My father had surgery a month back for stomach cancer bleeding tumor and in the histopathological report after surgery showed that metastatic deposits of the tumor have been found in six lymph nodes. I request you to kindly advice what would be the best possible treatment in this scenario.
As seen in your reports, your father had stomach cancer, which is stage III. He will definitely need further treatment to avoid recurrence of the tumor. Usually, treatment should be started within 6 to 8 weeks. He has two options: Only chemotherapy or Chemotherapy and radiotherapy. Before that, I would advise you for CT scan and tumor markers like CEA and CA 19.9 to look for any evidence of residual disease at four weeks after surgery as residual disease after surgery will be taken as high risk. If you are able to get a PET CT then it is better.

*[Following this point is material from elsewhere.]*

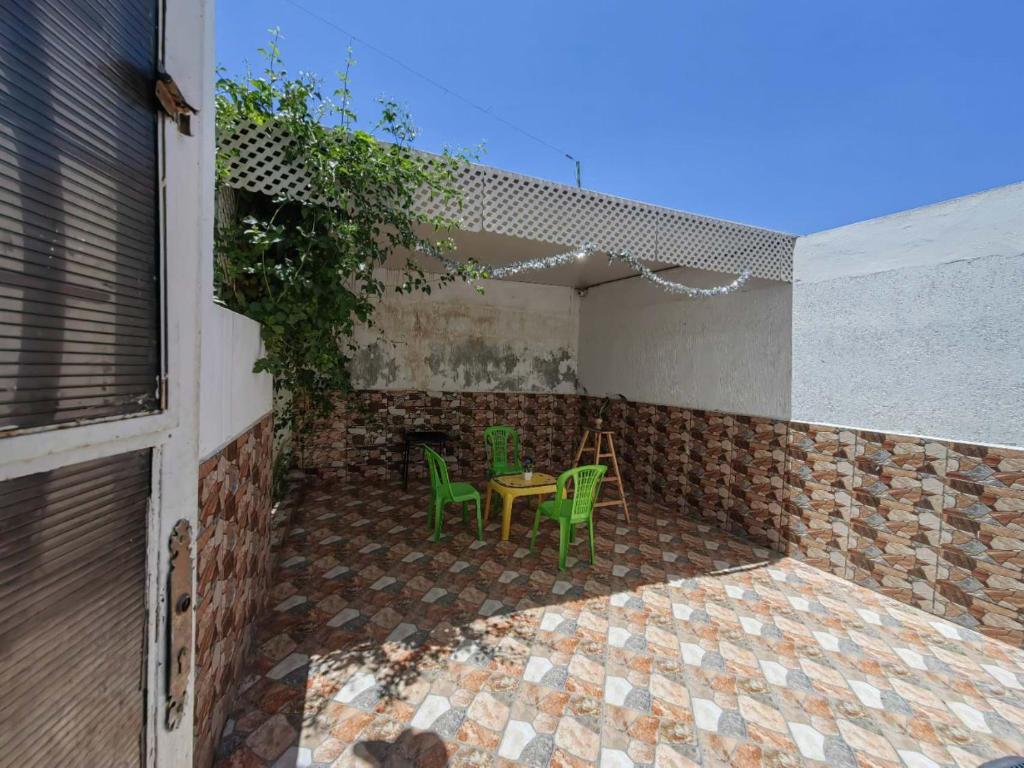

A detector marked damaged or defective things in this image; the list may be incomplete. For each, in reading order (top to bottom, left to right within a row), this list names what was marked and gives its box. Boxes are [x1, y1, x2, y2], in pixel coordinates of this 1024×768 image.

rusted metal door [0, 0, 159, 765]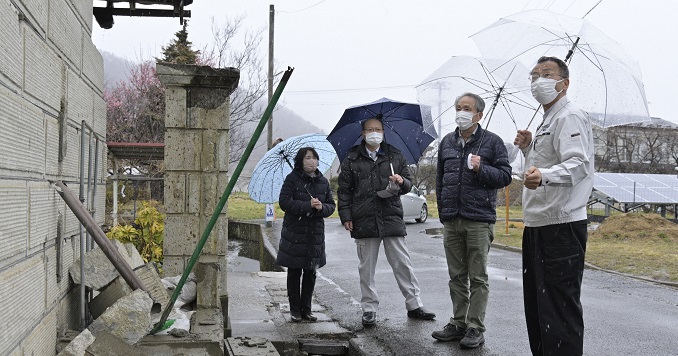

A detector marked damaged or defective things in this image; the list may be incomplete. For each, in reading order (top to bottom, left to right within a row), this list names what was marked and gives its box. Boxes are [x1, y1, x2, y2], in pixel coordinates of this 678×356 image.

There are certain poor markers in his tumor (attachment removed to protect patient identity) like signet ring histology, lymphovascular and perineural invasion, node positivity, and a bit close margin. These all factors make him a high risk for recurrence. Though there is no definite advantage of chemo and radio vs chemo only, those who are at high risk for recurrence benefit from chemo and radio. So in his case, I would opt for chemo and radiotherapy. But before going ahead with this, I will definitely need to assess the patient's general condition and how he is taking his nutrition. Whether he is fit to receive this treatment. Otherwise, I would opt for chemotherapy only. Therefore, I would advise you to take further treatment at the center which has both facilities.
Depending on what type of chemo regime is followed the duration of treatment will be around six months. On an average, around 50 % patient with stage III stomach cancer will be alive at the end for three years if they receive adequate treatment.